** WHAT IS REQUIRED **
Set down the data again exactly. Pictures are not part of the copy.

** SUPPLIED MATERIAL **
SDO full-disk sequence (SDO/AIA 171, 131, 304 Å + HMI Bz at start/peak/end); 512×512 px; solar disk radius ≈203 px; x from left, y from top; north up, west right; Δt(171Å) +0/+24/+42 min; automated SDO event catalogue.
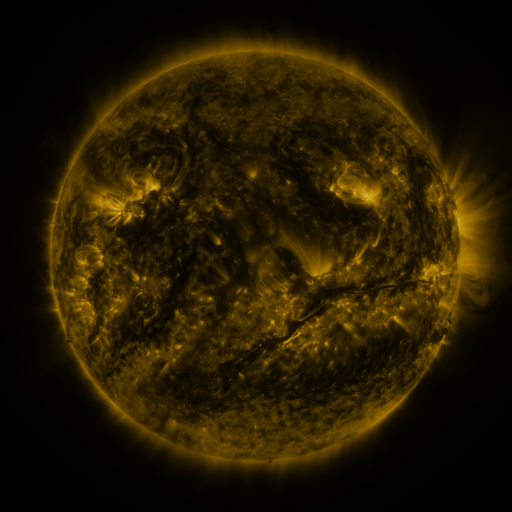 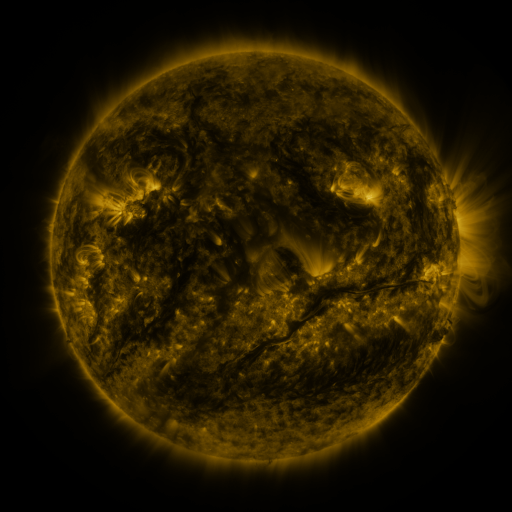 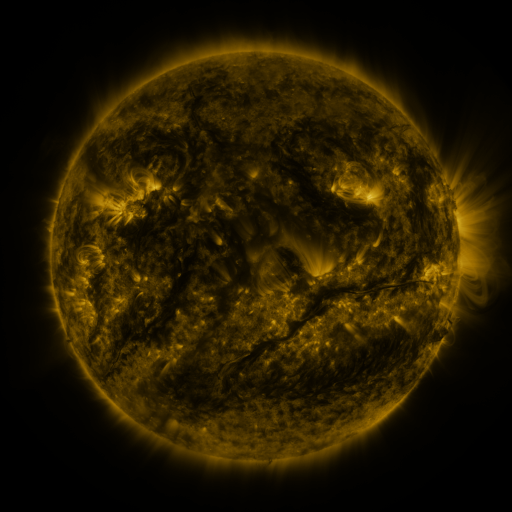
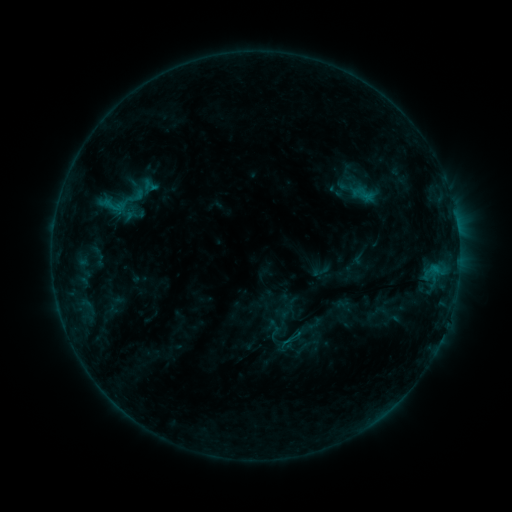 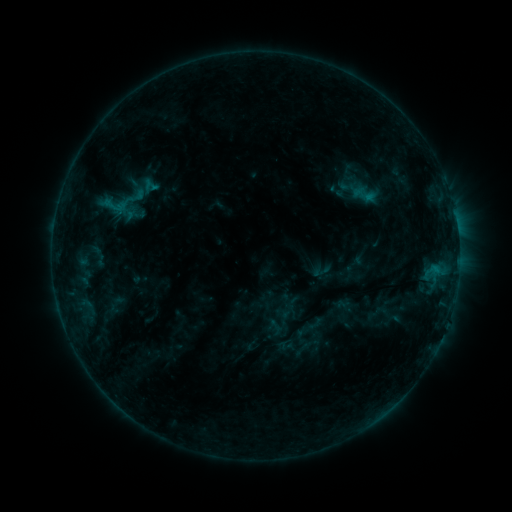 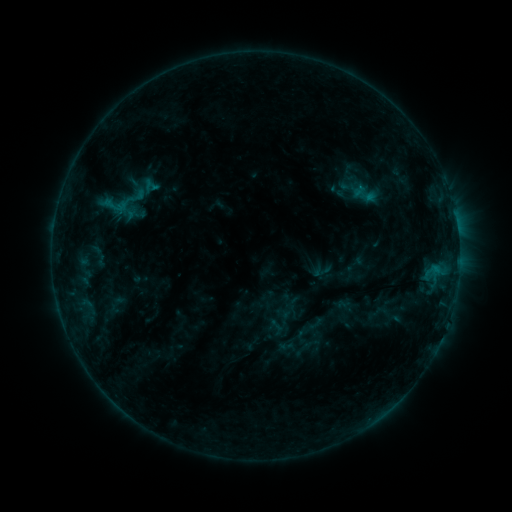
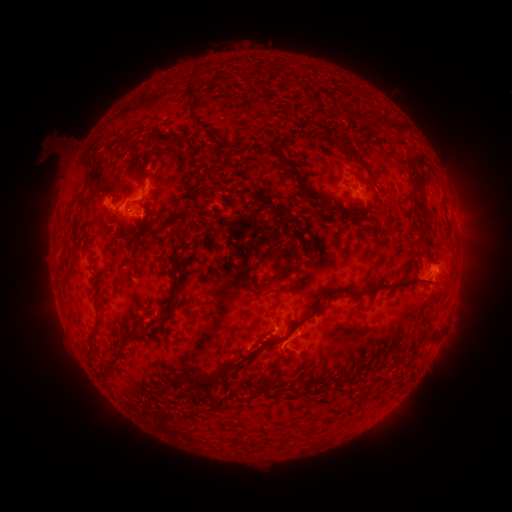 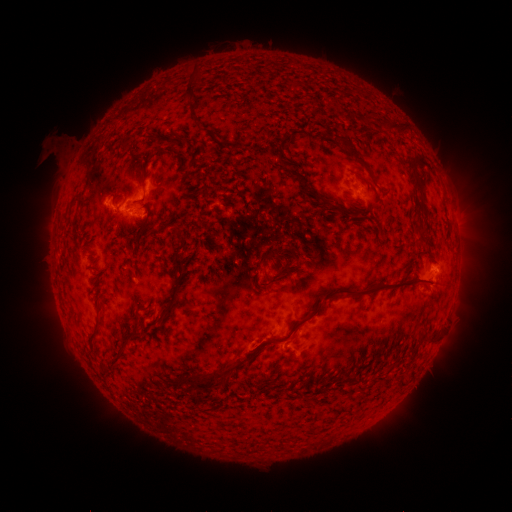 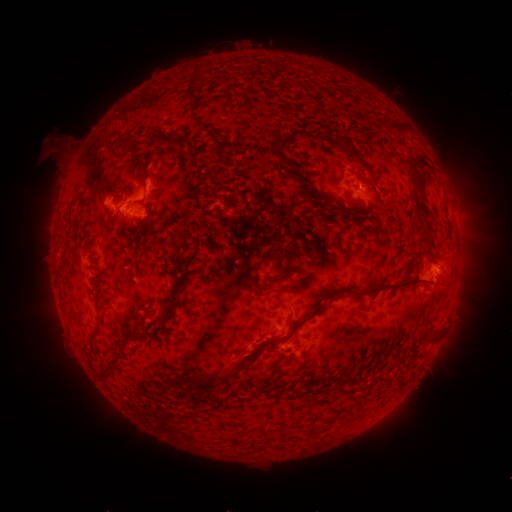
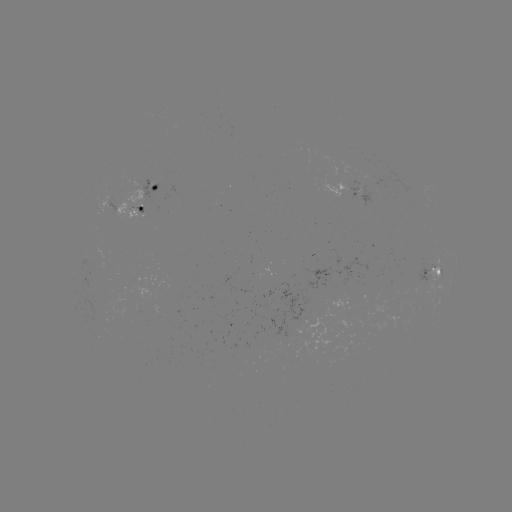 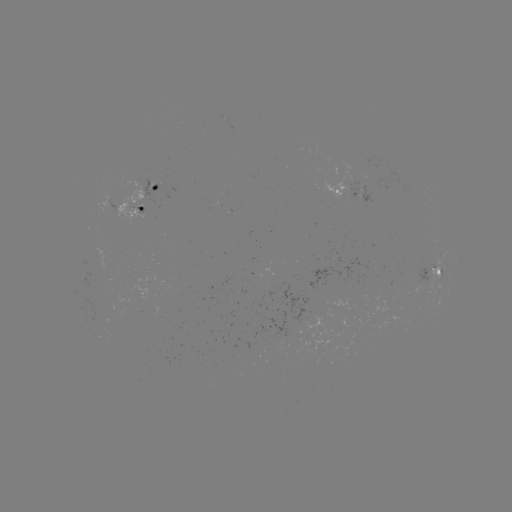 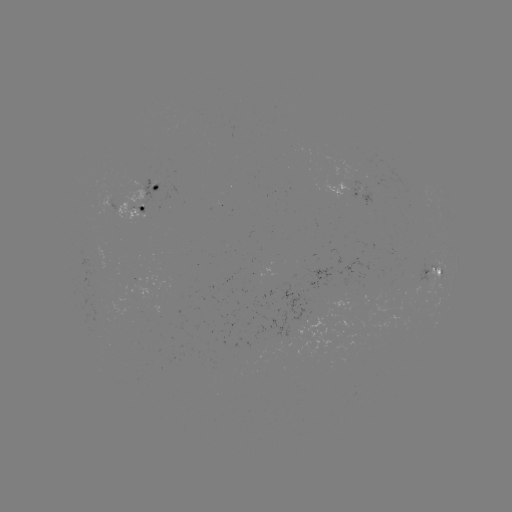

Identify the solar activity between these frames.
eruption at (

** ANSWER BOX **
SDO full-disk sequence (SDO/AIA 171, 131, 304 Å + HMI Bz at start/peak/end); 512×512 px; solar disk radius ≈203 px; x from left, y from top; north up, west right; Δt(171Å) +0/+24/+42 min; automated SDO event catalogue.

Identify the solar activity between these frames.
eruption at (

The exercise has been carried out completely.